>> BEGIN Passage provided

I am aware, that an answer to this question can be found via Perron-Frobenius theory or something very similar, but unfortunately I am far from being an expert in the field and I am unable to find the answer in literature by myself.

My question is: does any of these statements hold?:

  • all eigenvalues of a nonnegative (not necessarily irreducible) matrix are a $n$-th complex root of some real number for some $n \in \mathbb{N}$
  • all leading eigenvalues of a nonnegative matrix are a $n$-th complex root of some real number for some $n \in \mathbb{N}$

If my knowledge is correct, the second statement should hold (because of any nonnegative matrix can be decomposed to a triangular block matrix with irreducible diagonal blocks). But I have no idea, if the first statement holds, and if so, why. Moreover, if the matrix is a nonnegative integer matrix, does it somehow simplify it's spectral properties?

I am interested in the problem because I am trying out to analyze a behavior of solutions of certain linear systems of recurrences, and any of these properties would significantly simplify the analysis.

Any ideas and references to literature would be extremely helpful. Thank you in advance.

  • $\begingroup$ An irreducible non-negative matrix has a unique positive real eigenvalue, $\rho$ say. If $\lambda$ is another eigenvalue then $\lambda \le \rho$; if equality holds then $\lambda/\rho$ is a $k$-root of unity. So some version of your second statement might be true, but I am not sure what a "leading eigenvalue" is. Your first statement is false, for example the eigenvalues of a path on $n$ vertices are of the form $2\cos(\pi r/(n+1))$ for $r=1,\ldots,n$. $\endgroup$ – Chris Godsil Jun 17 '12 at 17:13
  • $\begingroup$ @Chris. No the positive real eigenvalue need not be unique. But the maximal one is simple. $\endgroup$ – Denis Serre Jun 18 '12 at 8:17
  • $\begingroup$ A reference for the second statement: for an irreducible non-negative matrix, the eigenvalues of maximal modulus are simple and form a regular $m$-agon. In addition, the matrix has a circulant form. See my book Matrices, GTM 216, Springer-Verlag. $\endgroup$ – Denis Serre Jun 18 '12 at 8:20

The first of these is certainly false. Here's one way to see it (probably not the most elegant). The matrix $A$ given by $$ A=\begin{pmatrix} 0&0&0&1 \cr 1&0&0&1 \cr 0&1&0&1 \cr 0&0&1&1 \end{pmatrix} $$ is the companion matrix to the polynomial $\lambda^4-\lambda^3-\lambda^2-\lambda-1$.

>> END Passage provided
>> BEGIN Data

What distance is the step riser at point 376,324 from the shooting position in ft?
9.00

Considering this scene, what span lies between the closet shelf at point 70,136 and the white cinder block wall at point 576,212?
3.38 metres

>> END Data

Given instruction A. In the thread on eigenvalues of nonnegative matrices, which book does Denis Serre cite as a reference for the second statement?
Given instruction B. Please extend the thread on eigenvalues of nonnegative matrices, starting right after its final sentence and leaving the data aside.

Expected answer A. Matrices, GTM 216, Springer-Verlag.

Expected answer B.
The roots to this polynomial are (using mathematica) -0.7748, 1.9276 and a pair of complex roots. Mathematica also verifies that this is an irreducible polynomial. I am sure that the pair of complex roots are not roots of any real number, but don't know how to prove it. However it doesn't matter. The polynomial depends continuously on the roots. This means that perturbing the roots, as long as the complex roots remain a conjugate pair, one obtains a polynomial with first coefficient 1 and remaining coefficients negative and real. So you can just perturb the roots so as to make the argument not a rational multiple of $\pi$ and obtain a polynomial of this type. Now you can convert the polynomial back into a matrix whose eigenvalues are exactly the roots of the polynomial. Since the non-leading terms of the polynomial were negative, the entries of the matrix will be non-negative (and positive in the same places as in the matrix $A$).

The answer to your second question is yes. A non-negative matrix may be written in block triangular form where the diagonal blocks are irreducible matrices. The eigenvalues of the matrix the eigenvalues of the blocks and the Perron-Frobenius theorem applied to the blocks gives a positive response to your question. More details at this wikipedia page.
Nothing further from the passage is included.